One of the reasons you hear so much about the glycemic index (GI) is because it has a direct impact on your blood sugar levels. The GI measures how quickly a carbohydrate is digested. Unfortunately, we already live in a carb-fearing society, so for some folks, learning about the GI only makes them warier of these controversial nutrients. But the truth is your cells need carbs because your blood sugar balance controls the release of insulin, also known as the “wellness hormone” or the “health hormone” in the Sears family.
They refer to this hormone as such because when your insulin levels are good and balanced, you just feel better! Think of insulin as the gatekeeper to your cells. It opens the door and lets in sugar when it is required for energy or ushers it to the waiting room for when your body requires it. This, essentially, is what happens when your body has a steady, balanced blood sugar level.
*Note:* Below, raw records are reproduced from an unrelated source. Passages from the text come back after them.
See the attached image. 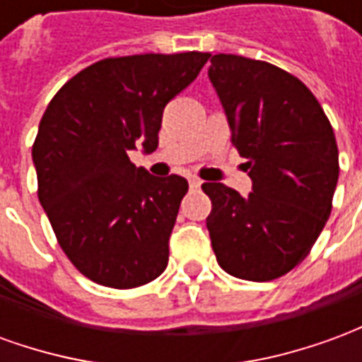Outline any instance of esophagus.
Masks as SVG:
<instances>
[{
	"mask_svg": "<svg viewBox=\"0 0 362 362\" xmlns=\"http://www.w3.org/2000/svg\"><path fill=\"white\" fill-rule=\"evenodd\" d=\"M199 186H202V180H199V178H189V188L197 189Z\"/></svg>",
	"mask_w": 362,
	"mask_h": 362,
	"instance_id": "obj_1",
	"label": "esophagus"
}]
</instances>
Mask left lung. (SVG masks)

It’s when your blood sugar levels are out of balance that your body starts running into trouble; as these levels rise and fall like a roller coaster, your body and your mind become stressed. This ultimately can lead you down the path of type-2 diabetes as well as other diseases…
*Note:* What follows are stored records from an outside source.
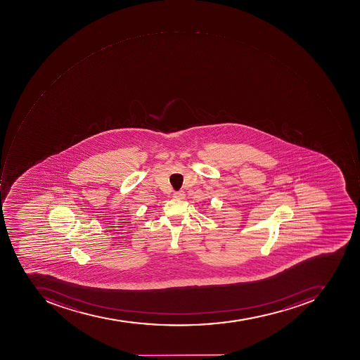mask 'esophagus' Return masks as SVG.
<instances>
[{"label": "esophagus", "instance_id": "34e87169", "mask_svg": "<svg viewBox=\"0 0 360 360\" xmlns=\"http://www.w3.org/2000/svg\"><path fill=\"white\" fill-rule=\"evenodd\" d=\"M186 196V193H184L183 191H176L174 193V198L175 199H184Z\"/></svg>", "mask_w": 360, "mask_h": 360}]
</instances>
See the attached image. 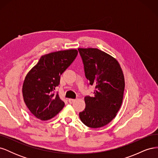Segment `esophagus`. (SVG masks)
Masks as SVG:
<instances>
[{"label": "esophagus", "mask_w": 158, "mask_h": 158, "mask_svg": "<svg viewBox=\"0 0 158 158\" xmlns=\"http://www.w3.org/2000/svg\"><path fill=\"white\" fill-rule=\"evenodd\" d=\"M74 101H75V99H71V98L69 99V102L70 103H73Z\"/></svg>", "instance_id": "obj_1"}]
</instances>
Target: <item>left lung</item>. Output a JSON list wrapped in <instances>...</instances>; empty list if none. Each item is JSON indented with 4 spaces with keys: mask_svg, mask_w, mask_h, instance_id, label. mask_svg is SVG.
Returning a JSON list of instances; mask_svg holds the SVG:
<instances>
[{
    "mask_svg": "<svg viewBox=\"0 0 158 158\" xmlns=\"http://www.w3.org/2000/svg\"><path fill=\"white\" fill-rule=\"evenodd\" d=\"M85 76L95 86L93 97L85 96L80 120L90 128L106 126L116 117L123 102L125 78L116 59L96 48H78Z\"/></svg>",
    "mask_w": 158,
    "mask_h": 158,
    "instance_id": "obj_1",
    "label": "left lung"
}]
</instances>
While this may be a high-level explanation, it should give you a better sense of why people focus so much on the glycemic index. Blood sugar does matter, so having a measurement or scale to determine which foods keep your blood sugar in better balance is a really handy tool.
Slow and steady keeps you in balance.
Low GI foods, which include most veggies and proteins (meat, fish and dairy) and some fruits, enter your bloodstream slowly. This triggers a less-intense insulin response, and results in steadier blood-sugar levels. High GI foods, which include processed foods and sweetened beverages, generally lack fiber and protein, so they storm the bloodstream quickly and jolt your body into producing insulin. To maintain the balance, you want to remember to keep your carbs low and slow. You can look up a food’s GI in books on nutrition or on the internet (as always, Google wisely), but try to remember this general principle: healthy carbs – those packaged with fiber, protein, or fat –tend to have a low GI, and junky carbs – the ones that go it alone – tend to be the high-GI carbs. Choose whole foods and minimally processed foods to keep your blood sugar levels happy and healthy.